There was a little boy with a bad temper. His wise father gave him a bag of nails and told him that every time he lost his temper, to hammer a nail in the back fence. The first day the boy had driven 37 nails into the fence. Then it gradually dwindled down. He discovered it was easier to hold his temper than to drive those nails into the fence.
Finally the day came when the boy didn't lose his temper at all. He told his father about it and the father suggested that the boy now pull out one nail for each day that he was able to hold his temper. The days passed and the now older boy was finally able to tell his father that all the nails were gone. The father took his son by the hand and led him to the fence.
He said, "You have done well, my son, but look at the holes in the fence. The fence will never be the same. When you say things in anger, they leave a scar just like this one. You can put a knife in a man and draw it out. It won't matter how many times you say I'm sorry, the wound is still there. A verbal wound is as bad as a physical one. Friends are a very rare jewel, indeed. They make you smile and encourage you to succeed. They lend an ear, they share a word of praise, and they always want to open their hearts to us. Show your friends how much you care by learning to control your anger and your tongue.
How many times do we say things in anger and haste not realizing that the affects of our words may scar others? We must think before we act and choose our words carefully. The person who said, "sticks and stones may break my bones, but words will never hurt me" must have been living in a fantasy world!
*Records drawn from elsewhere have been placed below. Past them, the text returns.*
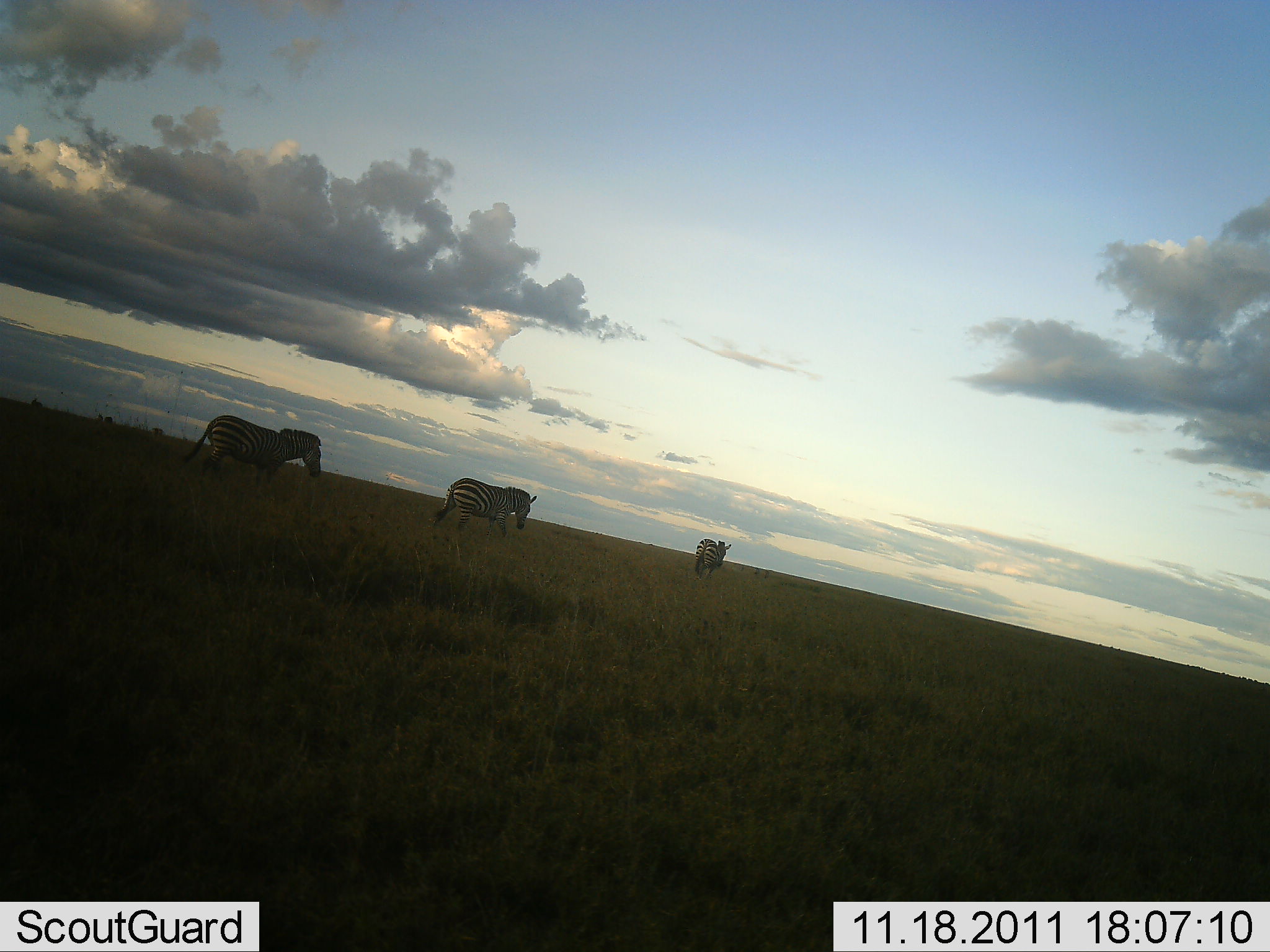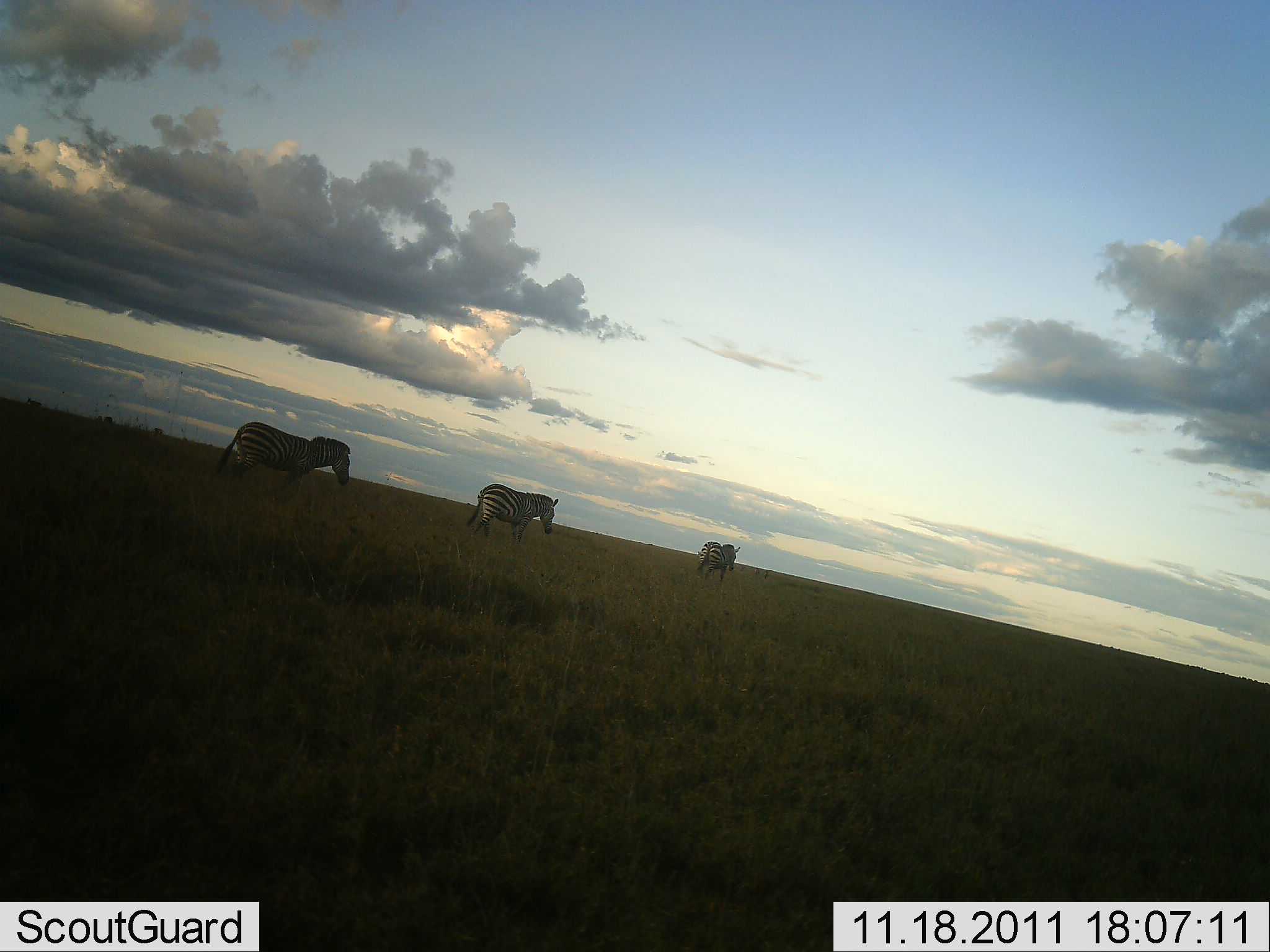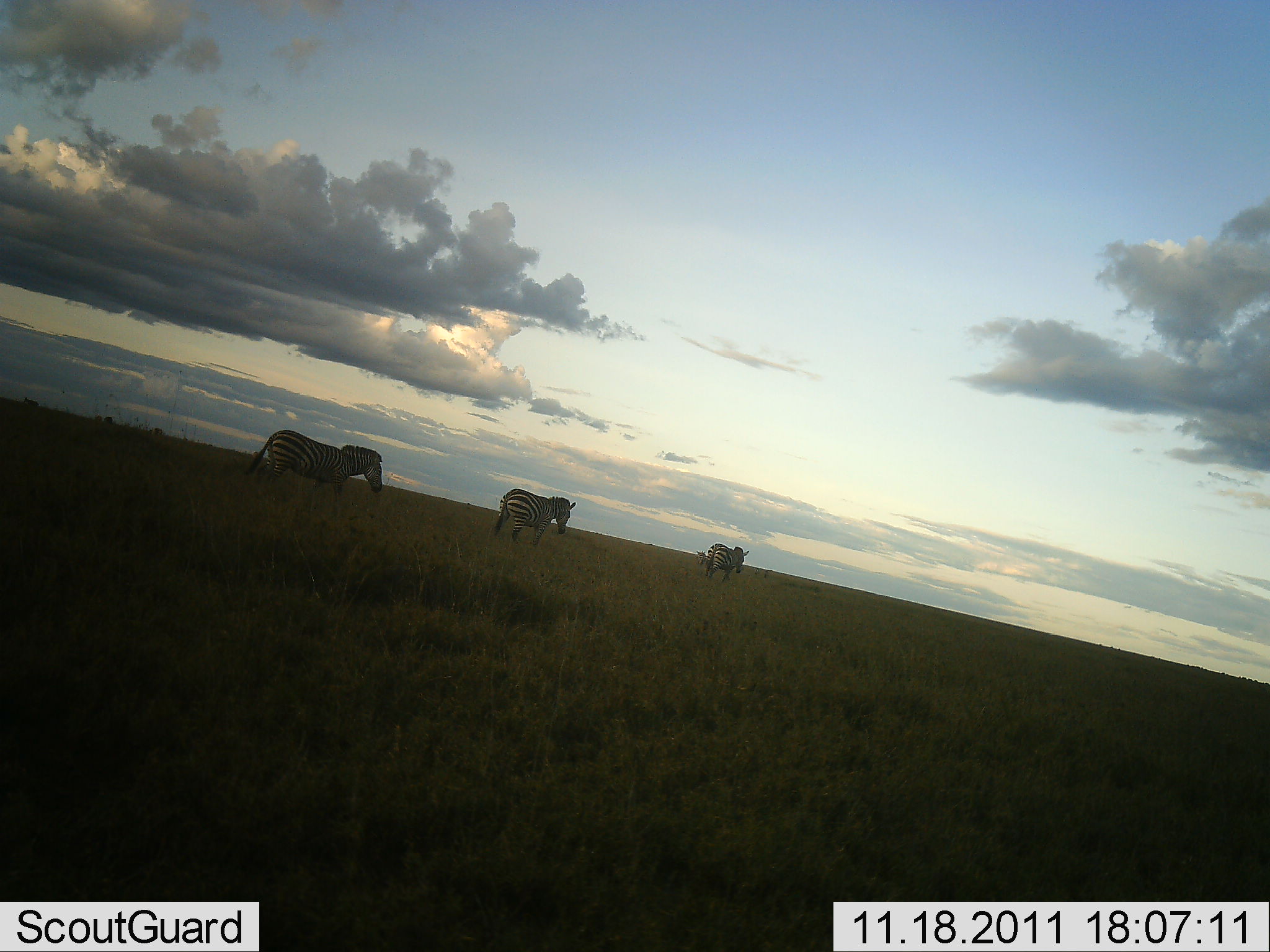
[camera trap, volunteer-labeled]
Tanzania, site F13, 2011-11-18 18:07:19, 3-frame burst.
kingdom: Animalia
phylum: Chordata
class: Mammalia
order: Perissodactyla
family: Equidae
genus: Equus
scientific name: Equus quagga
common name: plains zebra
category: zebra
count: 3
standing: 8%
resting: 0%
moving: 92%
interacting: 0%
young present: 0%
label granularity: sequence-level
Words are a powerful tool. They can hurt as much as a physcial blow or even more, depending on who delivers that blow.
It is even worse when you fight with a love one! There's a saying "You'll always be my best friend. You know too much!" We may giggle over it but it holds alot of truth. Your loved ones are the ones who know you best - your good times, bad experiences and deep dark secrets. This is what creates the problem.
When you have an argument with a loved one, there is a tendency to pick on those deep dark secrets and throw it back to their face. It is not because you have a malicious intent but you just want them to hurt as much as they've hurt you, and in doing so, you may say something that you will live to regret and eventhough you may apologise for saying it, the damage is done. You can never take back those words once they leave your mouth.
This could cause a mistrust to form between you and that loved one. They may never ever trust you again, and worse case scenario...they may decide to sever all ties with you. After all, what kind of relationship let alone friendship can there be if there is NO trust...
So next time you're having an argument with a loved one, walk away if you don't think you can hold your temper or more importantly...your tongue. Go have a smoke... or get some fresh air...or whatever you need to do to clear your head. Do NOT attempt to try and resolve the issue whilst your still a hot head...because all you're going to end up doing is make things worse...or create ANOTHER problem. Take the time to cool off...even if it means not talking for one or two days before you regroup to settle the matter at hand.
It may just be the thing to help save your relationship/friendship.